Why not? It was actually quite a comfy couch. And, though it was far from brand new, and had a loose spring or two, I think it was in decent structural shape. But the problem was the adornment, the packaging, the cover. That, dear reader, was so bad that even the free section on Craigslist couldn’t give it away!

And all of this is driving toward a spiritual punchline … because the talk of our couch’s adornment (or lack thereof) echoes the language of the apostle Paul, when he wrote that Christians should “adorn the doctrine of God our Savior in every respect” (Titus 2.9-10).

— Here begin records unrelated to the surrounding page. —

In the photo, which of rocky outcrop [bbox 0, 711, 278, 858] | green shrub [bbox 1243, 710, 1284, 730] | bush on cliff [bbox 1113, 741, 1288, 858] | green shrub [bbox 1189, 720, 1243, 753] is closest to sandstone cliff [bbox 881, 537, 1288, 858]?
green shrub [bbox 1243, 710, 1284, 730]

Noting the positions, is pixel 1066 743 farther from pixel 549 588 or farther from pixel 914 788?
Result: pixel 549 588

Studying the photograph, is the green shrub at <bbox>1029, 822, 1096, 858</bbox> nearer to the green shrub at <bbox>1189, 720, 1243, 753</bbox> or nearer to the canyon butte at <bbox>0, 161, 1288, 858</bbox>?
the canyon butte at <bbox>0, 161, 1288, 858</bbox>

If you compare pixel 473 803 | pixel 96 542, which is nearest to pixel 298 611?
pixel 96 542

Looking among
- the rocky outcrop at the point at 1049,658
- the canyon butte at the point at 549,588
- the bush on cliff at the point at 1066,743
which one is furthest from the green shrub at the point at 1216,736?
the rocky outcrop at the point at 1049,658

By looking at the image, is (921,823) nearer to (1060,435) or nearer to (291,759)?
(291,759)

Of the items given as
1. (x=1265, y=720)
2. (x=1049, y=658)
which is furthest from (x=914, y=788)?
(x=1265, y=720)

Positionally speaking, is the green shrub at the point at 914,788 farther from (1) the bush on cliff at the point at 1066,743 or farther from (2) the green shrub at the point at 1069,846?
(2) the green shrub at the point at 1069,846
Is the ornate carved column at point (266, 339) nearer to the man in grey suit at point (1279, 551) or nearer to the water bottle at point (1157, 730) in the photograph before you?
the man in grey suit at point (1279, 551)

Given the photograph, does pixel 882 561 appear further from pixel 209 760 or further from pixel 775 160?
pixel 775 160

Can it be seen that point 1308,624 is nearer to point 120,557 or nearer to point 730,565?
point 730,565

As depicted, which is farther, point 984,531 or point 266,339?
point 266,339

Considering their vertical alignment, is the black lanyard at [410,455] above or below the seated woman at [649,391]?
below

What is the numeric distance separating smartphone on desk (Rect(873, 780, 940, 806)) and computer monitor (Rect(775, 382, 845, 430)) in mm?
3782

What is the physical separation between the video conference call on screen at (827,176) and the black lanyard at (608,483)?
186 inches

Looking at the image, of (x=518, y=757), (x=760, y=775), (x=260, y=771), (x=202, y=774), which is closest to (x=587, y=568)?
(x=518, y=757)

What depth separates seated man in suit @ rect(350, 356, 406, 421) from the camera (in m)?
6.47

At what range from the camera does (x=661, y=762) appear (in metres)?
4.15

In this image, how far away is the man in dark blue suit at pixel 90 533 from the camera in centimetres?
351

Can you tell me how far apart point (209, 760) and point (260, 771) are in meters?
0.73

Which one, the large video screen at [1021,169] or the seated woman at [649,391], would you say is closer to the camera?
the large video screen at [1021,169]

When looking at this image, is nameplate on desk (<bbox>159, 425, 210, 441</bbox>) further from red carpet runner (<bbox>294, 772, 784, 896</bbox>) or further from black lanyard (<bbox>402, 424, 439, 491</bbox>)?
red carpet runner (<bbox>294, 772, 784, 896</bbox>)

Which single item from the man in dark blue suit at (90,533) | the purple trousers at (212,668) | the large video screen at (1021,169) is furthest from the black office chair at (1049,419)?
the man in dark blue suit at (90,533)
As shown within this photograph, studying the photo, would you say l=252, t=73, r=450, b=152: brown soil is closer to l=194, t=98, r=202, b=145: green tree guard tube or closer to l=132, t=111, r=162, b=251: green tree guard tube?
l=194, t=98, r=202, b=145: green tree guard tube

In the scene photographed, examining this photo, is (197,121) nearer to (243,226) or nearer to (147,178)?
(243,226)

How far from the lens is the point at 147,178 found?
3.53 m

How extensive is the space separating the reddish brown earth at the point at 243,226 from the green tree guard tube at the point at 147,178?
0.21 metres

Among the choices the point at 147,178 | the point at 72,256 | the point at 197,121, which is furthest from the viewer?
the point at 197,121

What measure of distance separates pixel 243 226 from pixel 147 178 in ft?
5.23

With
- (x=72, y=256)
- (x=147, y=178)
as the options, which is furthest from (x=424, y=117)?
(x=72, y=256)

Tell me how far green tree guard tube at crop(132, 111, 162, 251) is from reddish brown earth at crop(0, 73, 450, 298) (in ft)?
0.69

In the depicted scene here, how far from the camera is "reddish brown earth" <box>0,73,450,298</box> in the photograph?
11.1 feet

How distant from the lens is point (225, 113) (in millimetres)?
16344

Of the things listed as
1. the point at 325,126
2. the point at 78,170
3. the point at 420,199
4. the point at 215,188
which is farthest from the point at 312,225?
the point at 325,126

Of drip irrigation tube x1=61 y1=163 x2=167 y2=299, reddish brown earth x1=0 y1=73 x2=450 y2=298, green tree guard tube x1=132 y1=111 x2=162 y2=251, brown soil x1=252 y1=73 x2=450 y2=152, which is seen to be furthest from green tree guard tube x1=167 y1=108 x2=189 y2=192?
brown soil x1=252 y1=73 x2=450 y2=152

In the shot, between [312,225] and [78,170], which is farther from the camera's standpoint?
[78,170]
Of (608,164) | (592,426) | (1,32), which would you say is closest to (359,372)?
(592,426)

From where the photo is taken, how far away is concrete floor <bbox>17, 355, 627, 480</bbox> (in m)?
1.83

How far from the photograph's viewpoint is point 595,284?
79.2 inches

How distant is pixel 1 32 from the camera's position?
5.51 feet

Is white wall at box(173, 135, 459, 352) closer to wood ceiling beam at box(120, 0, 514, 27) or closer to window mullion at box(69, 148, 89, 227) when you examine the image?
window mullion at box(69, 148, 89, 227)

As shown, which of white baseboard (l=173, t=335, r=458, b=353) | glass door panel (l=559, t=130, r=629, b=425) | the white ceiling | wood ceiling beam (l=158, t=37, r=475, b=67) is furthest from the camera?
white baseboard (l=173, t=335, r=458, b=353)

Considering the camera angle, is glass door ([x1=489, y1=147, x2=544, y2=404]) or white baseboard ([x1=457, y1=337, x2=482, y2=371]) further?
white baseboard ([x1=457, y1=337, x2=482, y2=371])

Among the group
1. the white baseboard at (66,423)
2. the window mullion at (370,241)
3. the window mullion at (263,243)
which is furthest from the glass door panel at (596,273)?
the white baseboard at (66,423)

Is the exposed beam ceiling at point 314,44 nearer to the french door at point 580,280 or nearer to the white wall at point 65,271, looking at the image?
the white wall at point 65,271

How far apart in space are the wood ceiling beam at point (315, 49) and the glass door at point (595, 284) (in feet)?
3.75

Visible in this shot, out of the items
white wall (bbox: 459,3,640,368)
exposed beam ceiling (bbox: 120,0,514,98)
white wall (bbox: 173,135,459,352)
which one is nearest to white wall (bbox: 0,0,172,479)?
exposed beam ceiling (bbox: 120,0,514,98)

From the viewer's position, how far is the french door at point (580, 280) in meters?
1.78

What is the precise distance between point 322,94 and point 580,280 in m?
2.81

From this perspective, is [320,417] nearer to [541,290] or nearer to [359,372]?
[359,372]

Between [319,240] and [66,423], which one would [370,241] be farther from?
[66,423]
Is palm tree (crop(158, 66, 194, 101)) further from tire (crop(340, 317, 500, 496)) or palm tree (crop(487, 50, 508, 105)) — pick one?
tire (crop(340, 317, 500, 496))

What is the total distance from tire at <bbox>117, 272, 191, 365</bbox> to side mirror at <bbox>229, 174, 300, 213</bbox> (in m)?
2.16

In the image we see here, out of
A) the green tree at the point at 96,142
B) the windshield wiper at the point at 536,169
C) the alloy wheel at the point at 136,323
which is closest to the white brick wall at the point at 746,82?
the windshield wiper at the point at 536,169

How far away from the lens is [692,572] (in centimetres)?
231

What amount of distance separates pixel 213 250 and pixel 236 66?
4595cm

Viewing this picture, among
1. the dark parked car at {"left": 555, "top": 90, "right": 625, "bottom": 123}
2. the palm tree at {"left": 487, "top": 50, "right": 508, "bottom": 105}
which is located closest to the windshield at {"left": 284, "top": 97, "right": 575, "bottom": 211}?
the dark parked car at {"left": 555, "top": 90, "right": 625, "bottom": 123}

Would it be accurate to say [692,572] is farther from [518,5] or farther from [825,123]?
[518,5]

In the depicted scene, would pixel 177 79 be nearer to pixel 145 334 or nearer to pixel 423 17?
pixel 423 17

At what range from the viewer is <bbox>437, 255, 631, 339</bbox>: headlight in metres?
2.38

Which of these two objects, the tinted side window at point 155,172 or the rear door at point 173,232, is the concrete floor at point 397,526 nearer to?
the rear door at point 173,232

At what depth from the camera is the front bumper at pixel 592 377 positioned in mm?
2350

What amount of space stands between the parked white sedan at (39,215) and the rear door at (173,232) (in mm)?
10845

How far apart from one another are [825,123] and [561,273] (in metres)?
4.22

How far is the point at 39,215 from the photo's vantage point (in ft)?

Now understand carefully what Paul is (and is not) saying. We Christians are not the doctrine ourselves. Your testimony is not a substitute for the truth of the gospel, which comes in words, from the Bible (Romans 10.17)! “The doctrine of our Savior” – the word of the gospel – is indispensable! No one will ever be saved simply by watching you live for God. But you can, by your godly behavior, “adorn” the doctrine that does have the power to save! You can, by your outward testimony, attract people to the substance that lies beneath it. Or your testimony can be so faded, and stained, and torn, and broken, and even missing in some places that – like the crummy cover on our couch – it drives people away from any interest in the solid gospel substance that (allegedly) lies beneath!

The gospel – like our couch – is on offer for free! We are giving it away! But does your testimony draw people to it? If your testimony were posted like a photo on Craigslist, would it attract people to what we are trying to give away … or repel them from even taking an investigative look?

And how sobering is it to remember that your testimony is being published every day – even more broadly than an online photo. Your children, and co-workers, and neighbors, and unbelieving relatives see it in live action all the time. Is it attractive, kind, joyful, winsome, pure, possessing integrity, reliable, humble, forgiving, and willing to admit when it is wrong? Or is it the opposite? Or perhaps a mixed bag of the two? Go back through that list of character qualities and think about their opposites. Are there areas in your life in which the wrong side of the coin shows up as the picture alongside your posting of the free offer of the gospel? Where must you turn to Christ and ask Him to come and stitch, re-cover, or perhaps altogether replace your adornment? Run to Him today for mercy and for help! And do what you know that you must do to repair the adornment that is your testimony. God will honor that! And, with a beautiful cover adorning the gospel that is the substance of your life, who knows how many people might track you down to ask about what it is that you are giving away for free!